A Phylogenetic tree used in the selection tests based on Jarvis et al. 2014 and Pan et al. 2019 (refer to the original phylogenetic trees for nodes support). The Emperor and the King penguin are highlighted in blue and yellow, respectively. Note that branch length is not to scale. B Comparison between Emperor and King penguins for genes with FDR > 0.05 in each of the tests performed; bm: branch model; bsm: branch-site model; ωi: ω in the target species; ωb: background ω; For sake of completeness, we also show the genes putatively under selection according to RELAX (with K > 1). Inset. Venn diagram showing the overlap among CODEML (bm), aBSREL, and RELAX (K > 1). Note that the total number of genes is different between the Emperor and the King penguins and the size of the circles scales to the maximum in each of the two graphs. The overlap between CODEML (bm) or/and aBSREL with RELAX (K < 1) is 3, 1, and 1 gene, respectively (not shown).
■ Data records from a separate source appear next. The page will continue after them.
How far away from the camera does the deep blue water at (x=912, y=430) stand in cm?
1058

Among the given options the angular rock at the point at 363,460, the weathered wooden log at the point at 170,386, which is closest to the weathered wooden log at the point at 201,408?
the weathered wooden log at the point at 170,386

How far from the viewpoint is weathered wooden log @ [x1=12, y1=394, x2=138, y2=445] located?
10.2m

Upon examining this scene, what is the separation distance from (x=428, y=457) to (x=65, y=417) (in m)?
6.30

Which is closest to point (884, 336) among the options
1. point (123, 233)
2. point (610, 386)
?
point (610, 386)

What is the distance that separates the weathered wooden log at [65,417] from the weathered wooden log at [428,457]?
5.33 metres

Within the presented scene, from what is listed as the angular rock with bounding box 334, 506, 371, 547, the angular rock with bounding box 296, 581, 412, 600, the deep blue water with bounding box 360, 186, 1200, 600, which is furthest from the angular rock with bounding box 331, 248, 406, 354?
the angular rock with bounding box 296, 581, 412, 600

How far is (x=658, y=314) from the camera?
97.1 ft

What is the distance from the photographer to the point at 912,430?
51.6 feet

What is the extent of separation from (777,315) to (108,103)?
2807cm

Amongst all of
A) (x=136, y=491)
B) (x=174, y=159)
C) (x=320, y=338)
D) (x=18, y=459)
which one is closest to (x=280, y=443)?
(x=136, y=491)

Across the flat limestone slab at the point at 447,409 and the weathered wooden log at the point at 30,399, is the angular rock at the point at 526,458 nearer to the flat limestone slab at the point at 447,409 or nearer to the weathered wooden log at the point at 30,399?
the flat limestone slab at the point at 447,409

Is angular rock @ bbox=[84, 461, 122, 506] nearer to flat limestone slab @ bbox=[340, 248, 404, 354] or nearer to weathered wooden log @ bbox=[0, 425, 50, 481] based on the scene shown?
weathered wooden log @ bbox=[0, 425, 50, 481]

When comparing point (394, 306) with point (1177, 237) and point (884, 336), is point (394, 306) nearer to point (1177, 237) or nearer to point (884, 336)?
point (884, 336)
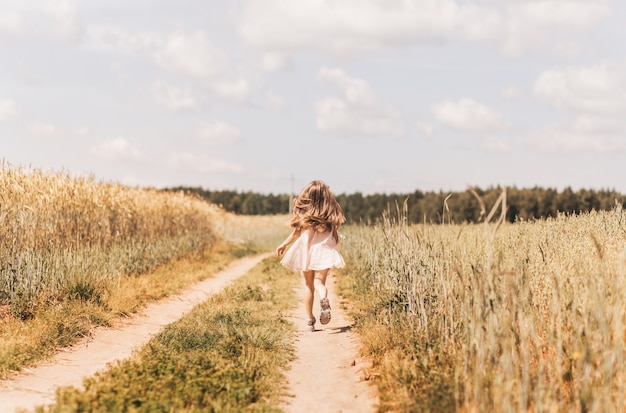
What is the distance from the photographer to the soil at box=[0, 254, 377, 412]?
6.10 m

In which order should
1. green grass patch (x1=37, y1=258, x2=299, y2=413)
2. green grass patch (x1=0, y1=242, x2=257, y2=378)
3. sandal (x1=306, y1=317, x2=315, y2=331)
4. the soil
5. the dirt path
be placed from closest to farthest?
1. green grass patch (x1=37, y1=258, x2=299, y2=413)
2. the dirt path
3. the soil
4. green grass patch (x1=0, y1=242, x2=257, y2=378)
5. sandal (x1=306, y1=317, x2=315, y2=331)

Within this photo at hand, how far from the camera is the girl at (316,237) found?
8.91 meters

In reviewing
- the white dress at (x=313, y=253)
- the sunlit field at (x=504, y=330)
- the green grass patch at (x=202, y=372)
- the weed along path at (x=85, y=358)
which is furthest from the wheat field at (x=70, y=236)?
the sunlit field at (x=504, y=330)

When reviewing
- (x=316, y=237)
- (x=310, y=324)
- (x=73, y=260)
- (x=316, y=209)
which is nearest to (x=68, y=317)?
(x=73, y=260)

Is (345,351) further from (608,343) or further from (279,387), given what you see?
(608,343)

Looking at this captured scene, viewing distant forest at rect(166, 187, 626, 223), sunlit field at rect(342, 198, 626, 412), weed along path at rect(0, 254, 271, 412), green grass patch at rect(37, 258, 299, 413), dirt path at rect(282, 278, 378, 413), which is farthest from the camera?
distant forest at rect(166, 187, 626, 223)

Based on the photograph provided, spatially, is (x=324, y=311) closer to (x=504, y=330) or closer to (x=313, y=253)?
(x=313, y=253)

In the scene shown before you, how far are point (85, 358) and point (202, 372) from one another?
110 inches

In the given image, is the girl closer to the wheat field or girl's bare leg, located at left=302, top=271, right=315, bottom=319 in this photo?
girl's bare leg, located at left=302, top=271, right=315, bottom=319

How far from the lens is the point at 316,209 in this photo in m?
8.89

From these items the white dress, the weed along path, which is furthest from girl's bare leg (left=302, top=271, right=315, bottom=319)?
the weed along path

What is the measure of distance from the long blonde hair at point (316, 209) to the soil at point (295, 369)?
1760 millimetres

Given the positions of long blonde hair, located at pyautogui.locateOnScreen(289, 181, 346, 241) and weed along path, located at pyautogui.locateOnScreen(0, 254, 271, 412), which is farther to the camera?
long blonde hair, located at pyautogui.locateOnScreen(289, 181, 346, 241)

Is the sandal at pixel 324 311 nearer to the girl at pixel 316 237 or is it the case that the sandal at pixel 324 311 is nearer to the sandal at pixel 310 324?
the girl at pixel 316 237
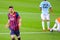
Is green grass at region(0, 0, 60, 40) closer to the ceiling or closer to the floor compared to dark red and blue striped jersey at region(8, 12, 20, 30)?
closer to the floor

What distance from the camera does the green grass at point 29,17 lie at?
15.2 metres

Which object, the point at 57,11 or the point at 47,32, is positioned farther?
the point at 57,11

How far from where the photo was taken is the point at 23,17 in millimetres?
20562

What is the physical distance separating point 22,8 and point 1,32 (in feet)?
25.3

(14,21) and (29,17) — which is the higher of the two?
(14,21)

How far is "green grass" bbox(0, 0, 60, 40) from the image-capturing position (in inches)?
599

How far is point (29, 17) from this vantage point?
20641mm

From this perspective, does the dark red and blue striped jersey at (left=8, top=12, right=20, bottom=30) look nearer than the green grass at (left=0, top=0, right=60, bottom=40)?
Yes

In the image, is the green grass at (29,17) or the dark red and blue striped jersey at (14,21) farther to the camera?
the green grass at (29,17)

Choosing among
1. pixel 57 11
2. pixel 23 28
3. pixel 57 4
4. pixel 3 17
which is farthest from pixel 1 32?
pixel 57 4

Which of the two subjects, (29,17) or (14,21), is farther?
(29,17)

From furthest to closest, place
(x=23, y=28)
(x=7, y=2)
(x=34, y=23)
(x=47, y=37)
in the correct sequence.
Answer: (x=7, y=2), (x=34, y=23), (x=23, y=28), (x=47, y=37)

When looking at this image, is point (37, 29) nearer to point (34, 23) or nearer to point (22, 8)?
point (34, 23)

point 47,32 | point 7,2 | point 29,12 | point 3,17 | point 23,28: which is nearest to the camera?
point 47,32
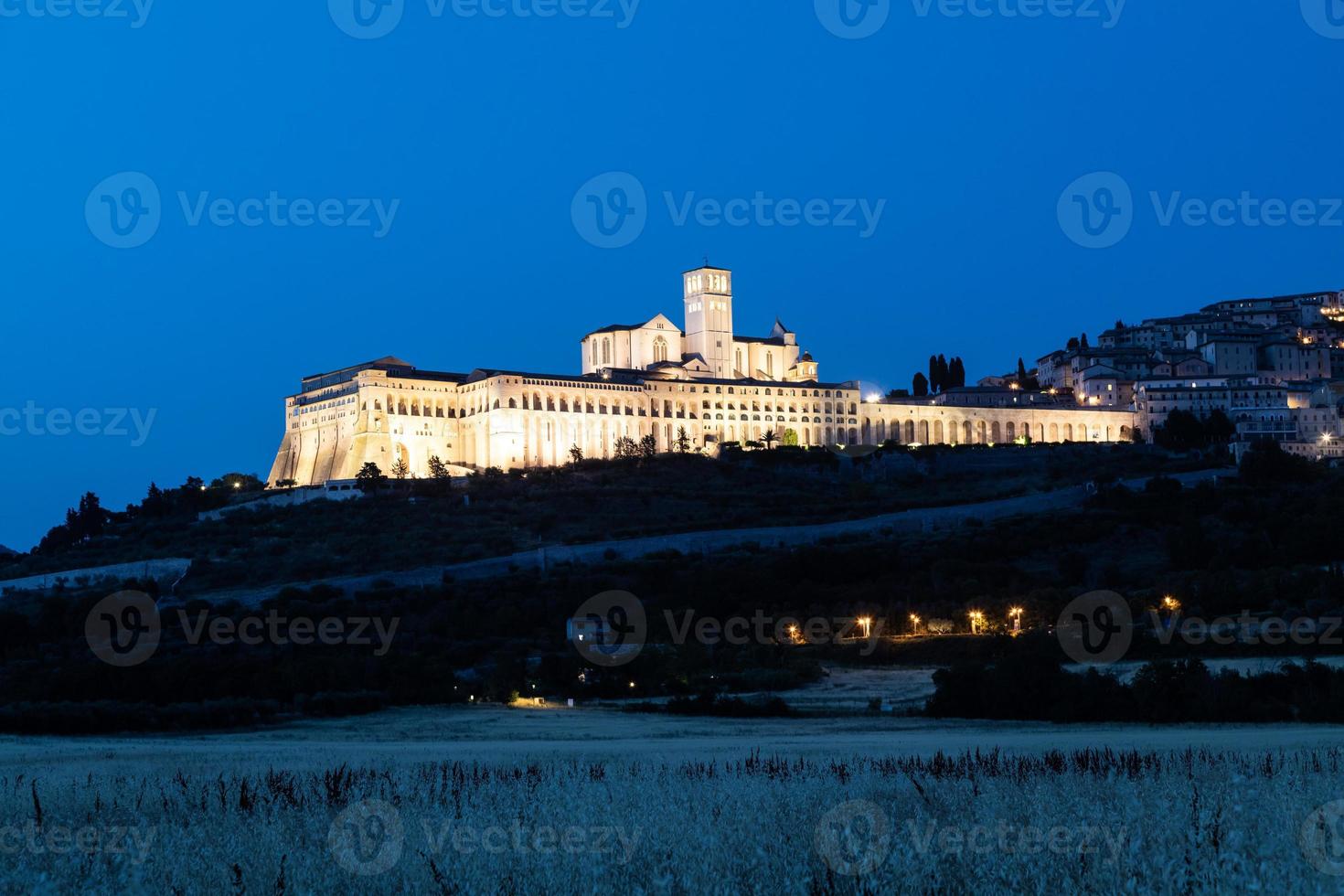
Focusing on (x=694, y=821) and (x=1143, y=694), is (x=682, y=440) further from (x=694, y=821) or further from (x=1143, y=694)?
(x=694, y=821)

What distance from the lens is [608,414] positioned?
106062 mm

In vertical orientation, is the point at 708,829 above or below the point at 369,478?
below

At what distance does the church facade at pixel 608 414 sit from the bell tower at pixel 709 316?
0.36 m

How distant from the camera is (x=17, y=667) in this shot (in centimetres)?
4412

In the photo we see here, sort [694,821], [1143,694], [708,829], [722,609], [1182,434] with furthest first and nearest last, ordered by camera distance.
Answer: [1182,434] → [722,609] → [1143,694] → [694,821] → [708,829]

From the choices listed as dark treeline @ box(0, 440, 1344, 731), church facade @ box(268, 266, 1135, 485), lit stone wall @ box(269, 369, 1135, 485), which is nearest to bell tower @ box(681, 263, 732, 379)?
church facade @ box(268, 266, 1135, 485)

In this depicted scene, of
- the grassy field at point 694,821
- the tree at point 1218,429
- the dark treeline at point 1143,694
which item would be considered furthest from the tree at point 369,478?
the grassy field at point 694,821

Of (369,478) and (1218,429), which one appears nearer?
(369,478)

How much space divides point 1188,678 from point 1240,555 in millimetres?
33281

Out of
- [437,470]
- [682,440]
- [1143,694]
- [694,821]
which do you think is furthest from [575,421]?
[694,821]

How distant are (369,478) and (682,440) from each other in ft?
81.6

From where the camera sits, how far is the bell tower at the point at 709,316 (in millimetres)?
123562

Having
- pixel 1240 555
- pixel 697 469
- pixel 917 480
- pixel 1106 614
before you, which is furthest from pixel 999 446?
pixel 1106 614

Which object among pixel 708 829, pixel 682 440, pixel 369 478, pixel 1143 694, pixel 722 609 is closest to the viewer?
pixel 708 829
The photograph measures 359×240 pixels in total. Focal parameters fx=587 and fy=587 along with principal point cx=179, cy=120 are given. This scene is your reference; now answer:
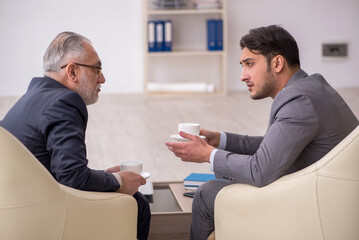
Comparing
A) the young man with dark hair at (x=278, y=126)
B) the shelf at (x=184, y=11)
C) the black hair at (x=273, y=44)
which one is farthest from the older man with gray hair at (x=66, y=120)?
the shelf at (x=184, y=11)

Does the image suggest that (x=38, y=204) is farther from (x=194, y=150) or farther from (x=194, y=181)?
(x=194, y=181)

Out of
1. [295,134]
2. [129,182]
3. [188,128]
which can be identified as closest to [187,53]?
[188,128]

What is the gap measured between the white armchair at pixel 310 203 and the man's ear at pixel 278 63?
0.42 meters

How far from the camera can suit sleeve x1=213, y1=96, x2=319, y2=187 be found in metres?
1.77

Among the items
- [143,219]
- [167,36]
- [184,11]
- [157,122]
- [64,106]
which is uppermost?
[184,11]

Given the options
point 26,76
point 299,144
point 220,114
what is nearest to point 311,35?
point 220,114

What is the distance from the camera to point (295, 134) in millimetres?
1771

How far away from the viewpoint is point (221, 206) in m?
1.85

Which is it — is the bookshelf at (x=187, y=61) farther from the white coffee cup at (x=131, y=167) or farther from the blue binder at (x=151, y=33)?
the white coffee cup at (x=131, y=167)

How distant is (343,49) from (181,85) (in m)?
2.05

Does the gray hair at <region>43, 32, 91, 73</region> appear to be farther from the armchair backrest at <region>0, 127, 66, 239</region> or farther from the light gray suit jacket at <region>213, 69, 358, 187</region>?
the light gray suit jacket at <region>213, 69, 358, 187</region>

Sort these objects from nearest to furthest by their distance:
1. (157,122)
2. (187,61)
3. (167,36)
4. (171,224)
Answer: (171,224), (157,122), (167,36), (187,61)

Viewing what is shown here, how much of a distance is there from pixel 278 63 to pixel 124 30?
16.6 ft

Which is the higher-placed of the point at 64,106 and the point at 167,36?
the point at 167,36
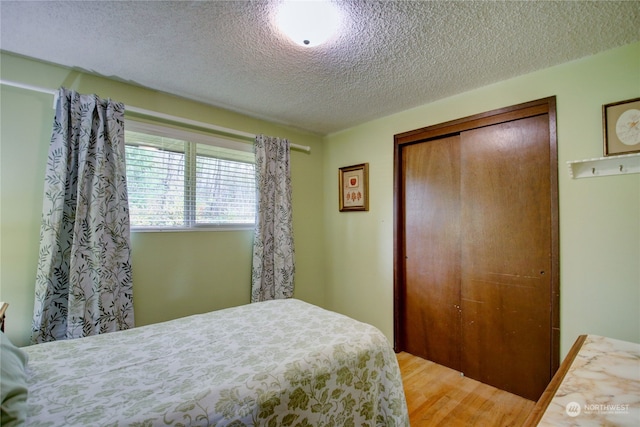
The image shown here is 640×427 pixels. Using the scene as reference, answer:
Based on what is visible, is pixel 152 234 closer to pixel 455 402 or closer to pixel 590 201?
pixel 455 402

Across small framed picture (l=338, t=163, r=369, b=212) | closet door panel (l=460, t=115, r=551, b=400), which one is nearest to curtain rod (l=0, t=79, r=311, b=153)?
small framed picture (l=338, t=163, r=369, b=212)

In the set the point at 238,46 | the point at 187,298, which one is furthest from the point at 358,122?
the point at 187,298

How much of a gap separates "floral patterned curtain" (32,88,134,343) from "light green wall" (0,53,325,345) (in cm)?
13

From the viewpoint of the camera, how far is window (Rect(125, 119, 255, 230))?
2.16 metres

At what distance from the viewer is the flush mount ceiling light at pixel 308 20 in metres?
1.32

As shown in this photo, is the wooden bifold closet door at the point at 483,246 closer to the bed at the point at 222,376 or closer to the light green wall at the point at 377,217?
the light green wall at the point at 377,217

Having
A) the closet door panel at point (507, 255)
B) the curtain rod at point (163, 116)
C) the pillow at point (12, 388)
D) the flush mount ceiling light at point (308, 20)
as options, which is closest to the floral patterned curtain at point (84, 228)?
the curtain rod at point (163, 116)

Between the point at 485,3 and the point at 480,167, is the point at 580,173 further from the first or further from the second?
the point at 485,3

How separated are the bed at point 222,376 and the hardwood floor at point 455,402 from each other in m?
0.61

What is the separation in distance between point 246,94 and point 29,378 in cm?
211

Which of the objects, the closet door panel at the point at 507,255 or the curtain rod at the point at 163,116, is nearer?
the curtain rod at the point at 163,116

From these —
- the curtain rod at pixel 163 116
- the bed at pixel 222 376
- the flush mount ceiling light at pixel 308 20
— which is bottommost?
the bed at pixel 222 376

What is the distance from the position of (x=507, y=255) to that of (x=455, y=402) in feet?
3.65
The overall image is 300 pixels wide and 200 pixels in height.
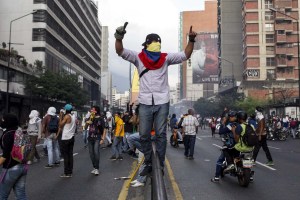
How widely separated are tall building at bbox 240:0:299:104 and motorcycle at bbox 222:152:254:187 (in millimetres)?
66017

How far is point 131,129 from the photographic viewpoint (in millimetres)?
14836

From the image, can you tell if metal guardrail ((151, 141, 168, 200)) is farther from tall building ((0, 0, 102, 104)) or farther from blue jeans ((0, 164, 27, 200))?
tall building ((0, 0, 102, 104))

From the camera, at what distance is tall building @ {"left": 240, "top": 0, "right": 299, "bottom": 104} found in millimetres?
72375

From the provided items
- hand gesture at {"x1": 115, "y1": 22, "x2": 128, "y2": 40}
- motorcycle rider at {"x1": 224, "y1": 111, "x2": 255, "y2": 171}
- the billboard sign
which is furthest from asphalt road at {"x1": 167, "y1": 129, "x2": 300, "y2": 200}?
the billboard sign

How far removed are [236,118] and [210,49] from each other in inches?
5548

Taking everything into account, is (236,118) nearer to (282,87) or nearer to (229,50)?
(282,87)

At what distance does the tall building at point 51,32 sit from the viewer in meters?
53.0

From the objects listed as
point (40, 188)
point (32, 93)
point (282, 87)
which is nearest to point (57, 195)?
point (40, 188)

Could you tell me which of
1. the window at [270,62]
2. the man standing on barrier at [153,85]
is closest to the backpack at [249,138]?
the man standing on barrier at [153,85]

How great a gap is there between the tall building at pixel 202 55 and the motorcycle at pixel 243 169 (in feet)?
386

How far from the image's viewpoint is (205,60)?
13675cm

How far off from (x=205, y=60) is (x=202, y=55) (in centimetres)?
316

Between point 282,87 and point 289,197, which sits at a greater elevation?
point 282,87

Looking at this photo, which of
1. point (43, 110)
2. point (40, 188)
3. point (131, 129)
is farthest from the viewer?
point (43, 110)
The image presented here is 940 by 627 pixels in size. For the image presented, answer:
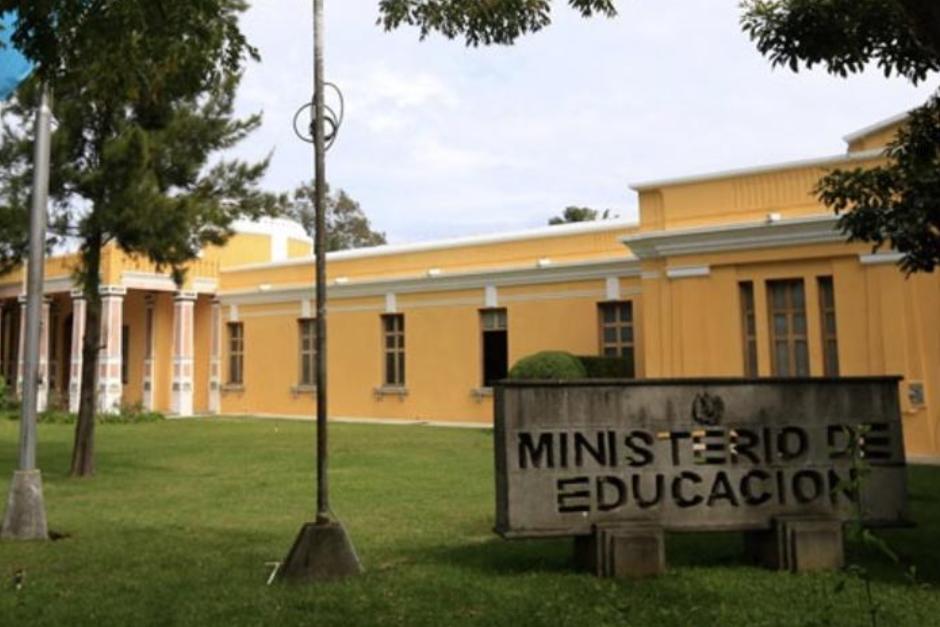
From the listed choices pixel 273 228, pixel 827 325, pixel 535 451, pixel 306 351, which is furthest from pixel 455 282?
pixel 535 451

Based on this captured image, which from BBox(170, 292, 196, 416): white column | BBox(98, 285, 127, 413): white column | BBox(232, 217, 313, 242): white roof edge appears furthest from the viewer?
BBox(232, 217, 313, 242): white roof edge

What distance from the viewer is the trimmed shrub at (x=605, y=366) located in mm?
17078

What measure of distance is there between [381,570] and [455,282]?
1578cm

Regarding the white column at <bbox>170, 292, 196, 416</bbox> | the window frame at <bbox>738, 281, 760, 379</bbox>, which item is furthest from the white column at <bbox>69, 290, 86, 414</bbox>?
the window frame at <bbox>738, 281, 760, 379</bbox>

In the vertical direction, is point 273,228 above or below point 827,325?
above

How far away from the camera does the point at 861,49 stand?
7070 mm

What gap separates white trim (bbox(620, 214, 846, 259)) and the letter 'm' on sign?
9.84 metres

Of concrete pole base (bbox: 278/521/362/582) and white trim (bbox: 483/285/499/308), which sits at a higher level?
white trim (bbox: 483/285/499/308)

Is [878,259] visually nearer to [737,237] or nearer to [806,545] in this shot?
[737,237]

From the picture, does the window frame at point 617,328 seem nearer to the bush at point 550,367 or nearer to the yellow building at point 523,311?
the yellow building at point 523,311

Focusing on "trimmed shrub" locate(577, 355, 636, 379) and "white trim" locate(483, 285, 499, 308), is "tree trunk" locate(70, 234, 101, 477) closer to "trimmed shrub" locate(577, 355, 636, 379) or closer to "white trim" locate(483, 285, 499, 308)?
"trimmed shrub" locate(577, 355, 636, 379)

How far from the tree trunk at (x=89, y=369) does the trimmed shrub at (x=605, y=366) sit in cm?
863

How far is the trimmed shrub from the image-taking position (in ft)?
56.0

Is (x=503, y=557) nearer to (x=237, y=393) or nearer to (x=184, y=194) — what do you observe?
(x=184, y=194)
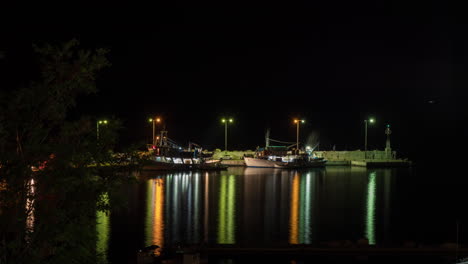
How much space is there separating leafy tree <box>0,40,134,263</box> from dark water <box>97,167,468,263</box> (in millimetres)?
7338

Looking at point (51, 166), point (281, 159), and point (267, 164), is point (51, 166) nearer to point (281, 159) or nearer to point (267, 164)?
point (267, 164)

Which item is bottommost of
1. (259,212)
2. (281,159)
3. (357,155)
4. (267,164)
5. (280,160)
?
(259,212)

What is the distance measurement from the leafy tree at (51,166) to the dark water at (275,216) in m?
7.34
We then used a branch-site model to test for sites under selection in the candidate genes from the previous test. The parameters for the null model were set as “model = 2, NSsites = 2, fix_omega = 1”, while the parameters for the alternative model were set as “model = 2, NSsites = 2, fix_omega = 0”. LRT and FDR were computed as for the branch model tests. To control for misalignments that could have biassed the results, we visually checked the sequence alignment of all candidate genes under selection using MEGA7 (Kumar et al. 2016).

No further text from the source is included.